**STATED GOAL 1:**
Answer these questions from the passage on John Byng, 5th Viscount Torrington:
(a) His extant diaries describe his travels during how many summers?
(b) Whom did he succeed in the viscountcy on 14 December 1812?
(c) Whom did he marry on 3 March 1767?

+++ SELECTED TEXT +++

John Byng, 5th Viscount Torrington (18 February 1743 – 8 January 1813), styled for most of his lifetime The Hon. John Byng (before 1812), was a notable English diarist. His fifteen extant diaries, covering the years 1781–1794, describe his travels on horseback throughout England and Wales during twelve summers. He was a great-uncle of the politician Lord John Russell.

Origins
He was the younger son of George Byng, 3rd Viscount Torrington, of Southill Park in Bedfordshire.

Career
On 14 December 1812 he succeeded in the viscountcy his elder brother, George Byng, 4th Viscount Torrington, but died before he had the opportunity of being introduced into the House of Lords. The paternal seat of Southill Park had been sold by his elder brother for the repayment of debt, and John Byng thus found himself a viscount without an estate.

Marriage and progeny
On 3 March 1767 he married Bridget Forrest, a daughter of Commodore Arthur Forrest (d. 1770), of the Royal Navy by his wife Juliana Frederica Marina Cecila Lynch (1722–1804). By his wife he had 14 children, 13 of whom survived infancy:

Sons
 George Byng, 6th Viscount Torrington (5 January 1768 – 18 June 1831), eldest son and heir, who took his seat in the House of Lords on 3 February 1813. He married twice, firstly on 8 February 1793 to Elizabeth Langmead (d. 1810) and secondly on 5 October 1811 to Frances Harriet Barlow (d. 1868). 
 Edmund John Byng (11 September 1774 – 5 April 1854), 2nd son.
 John Byng (16 January 1777 – 23 November 1811), who married Eliza Amelia Mayne on 5 November 1806.
 Henry Dilkes Byng (22 September 1781 – 24 September 1860), who married Maria Jane Clarke (d. 1874) on 2 October 1810.
 Frederick Gerald Finch Byng (4 December 1784 – 5 June 1871), known as Poodle Byng. A Regency society dandy who served as a Page of Honour to George, Prince of Wales, held commissions in the Army, and worked in the Foreign Office. In his later life he became actively involved in the campaign to improve sanitation in London.
 A stillborn child, sex not recorded, born in 1794.

Daughters
 Elizabeth Lucy Byng (11 July 1769 – 18 January 1846), who married twice, firstly on 26 September 1797 to Rear-Admiral Percy Fraser (1767–1827), Royal Navy, and secondly on 10 August 1836 to George Goodenough Lynn (1809–1889).
 Cecilia Elizabeth Byng (15 August 1770 – July 1843), who married Robert Gregge-Hopwood (1773–1854) on 31 October 1805. They lived at Hopwood Hall, Middleton, Lancashire; they were friends of the poet Lord Byron and his work Childe Harold's Pilgrimage was partly written while he stayed with them in 1811.

+++ EXCERPTED DATA +++

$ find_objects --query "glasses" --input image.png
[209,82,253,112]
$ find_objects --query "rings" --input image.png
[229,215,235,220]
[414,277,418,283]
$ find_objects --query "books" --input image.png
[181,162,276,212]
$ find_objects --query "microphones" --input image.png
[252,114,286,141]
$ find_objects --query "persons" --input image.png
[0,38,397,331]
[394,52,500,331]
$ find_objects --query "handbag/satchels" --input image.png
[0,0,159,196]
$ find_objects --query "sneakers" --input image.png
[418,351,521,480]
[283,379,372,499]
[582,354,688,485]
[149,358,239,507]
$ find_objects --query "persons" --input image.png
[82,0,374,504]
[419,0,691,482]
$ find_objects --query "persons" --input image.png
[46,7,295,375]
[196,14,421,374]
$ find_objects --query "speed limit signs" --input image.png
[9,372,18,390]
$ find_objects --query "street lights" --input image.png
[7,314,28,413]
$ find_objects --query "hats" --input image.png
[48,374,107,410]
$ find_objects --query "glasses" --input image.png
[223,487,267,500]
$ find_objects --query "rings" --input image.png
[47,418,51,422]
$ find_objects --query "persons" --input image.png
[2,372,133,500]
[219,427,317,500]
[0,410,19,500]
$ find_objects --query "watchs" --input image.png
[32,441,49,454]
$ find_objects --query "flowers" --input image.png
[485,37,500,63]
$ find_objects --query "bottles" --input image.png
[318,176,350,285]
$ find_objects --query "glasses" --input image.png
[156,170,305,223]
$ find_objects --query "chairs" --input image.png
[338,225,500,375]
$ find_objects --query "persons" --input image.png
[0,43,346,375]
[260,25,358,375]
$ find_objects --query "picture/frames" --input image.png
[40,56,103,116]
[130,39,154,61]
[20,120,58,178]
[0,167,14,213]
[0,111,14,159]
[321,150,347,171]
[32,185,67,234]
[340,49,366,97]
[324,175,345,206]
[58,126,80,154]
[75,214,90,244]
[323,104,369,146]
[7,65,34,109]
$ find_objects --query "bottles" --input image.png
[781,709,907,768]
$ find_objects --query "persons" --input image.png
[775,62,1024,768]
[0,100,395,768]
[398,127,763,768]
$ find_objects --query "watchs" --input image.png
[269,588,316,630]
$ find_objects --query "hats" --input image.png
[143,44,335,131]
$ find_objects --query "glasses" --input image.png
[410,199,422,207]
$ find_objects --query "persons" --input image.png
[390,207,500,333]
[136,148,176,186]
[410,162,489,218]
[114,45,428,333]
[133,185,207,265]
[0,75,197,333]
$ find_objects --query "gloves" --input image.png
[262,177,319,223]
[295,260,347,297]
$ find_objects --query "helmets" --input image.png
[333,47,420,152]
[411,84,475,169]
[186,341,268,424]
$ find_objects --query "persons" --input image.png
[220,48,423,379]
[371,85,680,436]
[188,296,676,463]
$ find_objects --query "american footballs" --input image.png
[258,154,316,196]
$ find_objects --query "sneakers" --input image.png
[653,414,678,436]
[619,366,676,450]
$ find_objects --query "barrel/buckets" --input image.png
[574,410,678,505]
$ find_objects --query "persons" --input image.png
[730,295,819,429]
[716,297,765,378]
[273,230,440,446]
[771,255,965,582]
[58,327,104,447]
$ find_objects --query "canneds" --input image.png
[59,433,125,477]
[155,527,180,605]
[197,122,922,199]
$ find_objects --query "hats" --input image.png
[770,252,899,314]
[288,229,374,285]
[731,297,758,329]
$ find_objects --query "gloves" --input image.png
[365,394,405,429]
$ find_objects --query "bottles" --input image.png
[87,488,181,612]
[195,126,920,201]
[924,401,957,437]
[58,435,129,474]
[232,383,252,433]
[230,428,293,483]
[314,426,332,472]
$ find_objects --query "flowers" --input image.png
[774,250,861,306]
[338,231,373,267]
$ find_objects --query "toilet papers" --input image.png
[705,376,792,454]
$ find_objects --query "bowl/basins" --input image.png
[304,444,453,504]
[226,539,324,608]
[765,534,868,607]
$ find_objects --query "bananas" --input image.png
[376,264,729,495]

+++

**STATED GOAL 2:**
Please reproduce the entries starting at the first line of the entries and ending at the line that contains "[149,358,239,507]".

**WRITTEN ANSWER 1:**
(a) Twelve.
(b) His elder brother, George Byng, 4th Viscount Torrington.
(c) Bridget Forrest.

**WRITTEN ANSWER 2:**
$ find_objects --query "glasses" --input image.png
[209,82,253,112]
$ find_objects --query "rings" --input image.png
[229,215,235,220]
[414,277,418,283]
$ find_objects --query "books" --input image.png
[181,162,276,212]
$ find_objects --query "microphones" --input image.png
[252,114,286,141]
$ find_objects --query "persons" --input image.png
[0,38,397,331]
[394,52,500,331]
$ find_objects --query "handbag/satchels" --input image.png
[0,0,159,196]
$ find_objects --query "sneakers" --input image.png
[418,351,521,480]
[283,379,372,499]
[582,354,688,485]
[149,358,239,507]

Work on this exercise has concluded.